By JON HAUXWELL
Special to the HDN
When Charles Darwin observed the deep-throated star orchids of Madagascar, he predicted that a pollinator with a very long tongue must exist. He took a lot of ribbing over this leap of -- well, not faith, but careful extrapolation of prior observations.
After Darwin's death, hawk moths were discovered on Madagascar with tongues that perfectly matched the star orchids' nectar spurs.
Hawk moths, or sphinx moths, co-evolved with orchids, which Darwin had studied extensively. Some species can unfurl a tongue up to 14 inches long.
Co-evolution is a well-recognized phenomenon. When variations spontaneously arise in one species, another species that interacts with it is presented with a new "selective pressure." If the variation in a flower produces a deeper nectar well, only those moths with longer tongues can access that food source. They're more likely to survive to reproduce, and eventually this type will dominate the moth population.
Co-evolution produces biological arms races too. The "old" version of rabbit isn't any more likely to become coyote food than it ever was; but the "new," faster rabbit is less likely to get caught. The coyotes that are fast enough to catch the new rabbit will, in turn, come to dominate the coyote population in time, and the race continues.
Jaws and teeth versus armor. Speed versus speed. And long tongues, deep flowers. The race isn't always adversarial -- both moth and flower profit from their arrangement.
While we usually think of evolution as a process that spans millennia, sometimes it emerges in a generation, right before our eyes. This is certainly true of camouflage.
When I saw this motionless moth, posturing oddly on a sunflower blossom, I was slow to notice the yellow spider that had paralyzed it.

— Parts of the exercise —
a – Answer these questions from the co-evolution article:
(i) What did Darwin predict must exist after observing the star orchids of Madagascar?
(ii) How long a tongue can some hawk moth species unfurl?
(iii) What color was the spider on the sunflower blossom?
b – Carry on the co-evolution article from its last sentence, about the moth on the sunflower.

— Records shown —
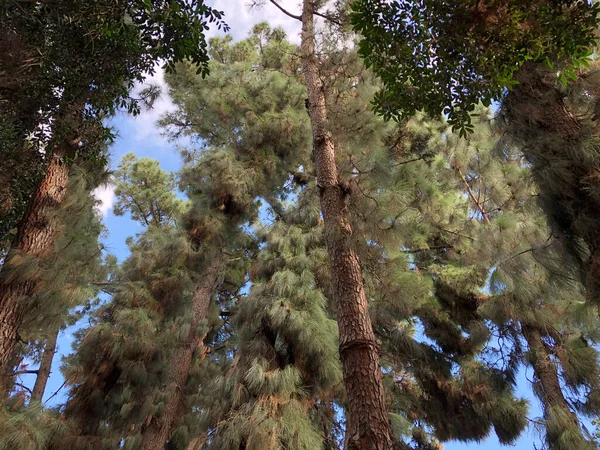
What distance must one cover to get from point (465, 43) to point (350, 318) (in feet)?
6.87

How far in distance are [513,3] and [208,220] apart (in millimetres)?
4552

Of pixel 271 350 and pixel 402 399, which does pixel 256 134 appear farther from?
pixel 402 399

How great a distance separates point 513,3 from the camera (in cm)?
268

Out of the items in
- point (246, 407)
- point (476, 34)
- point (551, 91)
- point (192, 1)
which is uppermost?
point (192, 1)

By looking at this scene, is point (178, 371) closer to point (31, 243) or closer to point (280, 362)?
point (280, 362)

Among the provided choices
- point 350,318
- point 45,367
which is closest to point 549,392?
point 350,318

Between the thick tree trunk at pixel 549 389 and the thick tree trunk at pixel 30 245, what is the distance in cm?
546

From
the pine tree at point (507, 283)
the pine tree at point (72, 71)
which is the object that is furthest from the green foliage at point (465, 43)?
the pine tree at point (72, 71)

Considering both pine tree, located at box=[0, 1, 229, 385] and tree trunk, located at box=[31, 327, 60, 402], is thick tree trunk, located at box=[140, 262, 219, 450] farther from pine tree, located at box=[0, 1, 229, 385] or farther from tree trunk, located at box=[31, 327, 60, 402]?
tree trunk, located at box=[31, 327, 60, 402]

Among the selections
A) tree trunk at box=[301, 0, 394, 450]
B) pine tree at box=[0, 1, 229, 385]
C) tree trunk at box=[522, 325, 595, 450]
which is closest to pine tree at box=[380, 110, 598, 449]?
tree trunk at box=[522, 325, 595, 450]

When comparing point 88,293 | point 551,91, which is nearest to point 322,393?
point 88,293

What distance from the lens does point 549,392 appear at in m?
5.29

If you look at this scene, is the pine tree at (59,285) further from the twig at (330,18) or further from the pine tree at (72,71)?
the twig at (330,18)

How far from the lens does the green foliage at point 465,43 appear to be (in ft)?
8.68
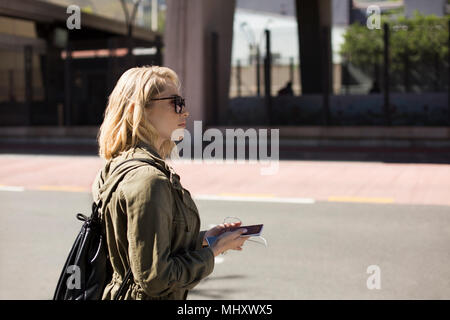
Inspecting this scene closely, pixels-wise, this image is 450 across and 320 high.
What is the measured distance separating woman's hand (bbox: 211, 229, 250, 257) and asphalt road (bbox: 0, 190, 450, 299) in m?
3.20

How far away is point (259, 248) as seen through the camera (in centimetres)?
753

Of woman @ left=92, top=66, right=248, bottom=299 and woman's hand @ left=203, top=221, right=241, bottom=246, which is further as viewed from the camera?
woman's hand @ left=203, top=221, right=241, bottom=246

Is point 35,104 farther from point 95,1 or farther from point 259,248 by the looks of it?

— Answers for each item —
a –
(i) A pollinator with a very long tongue.
(ii) Up to 14 inches.
(iii) Yellow.

b –
The color match was almost perfect -- too perfect for the moth! How did the spider "find" the perfect background? Its species has "evolved to evolve" -- that is, it generates lots of variations, and some will be advantageous, given the right environment, or an empty "niche."
A couple years ago when I was cleaning around my outdoor cold frame, I discovered a colony of moths that were inky black, just like the exterior of the cold frame. They otherwise looked very much like the "millers" that create dust storms around bright lights in the spring. I've never seen these black ones, before or since.
If they're not a distinct species, this colony could've arisen from an individual moth parent, via a mutation in a single gene, or gene complex, that controls coloration. If the momma moth whose eggs carried this mutation laid them on a variety of surfaces, the ones on the black background will resist predation better than grey-brown ones.
Complex changes can arise from a single mutation. Modern whales still carry the gene for legs, but it's usually "turned off."
When by chance this gene is turned on -- "expressed" -- the offspring will be a whale with actual legs, just like their land-dwelling ancestors.
Set aside the fossils and molecular genetics for the moment, if you will. We can still see evolution at work in our everyday world, every day, if we pay attention. Just stop and smell the, ah, sunflowers.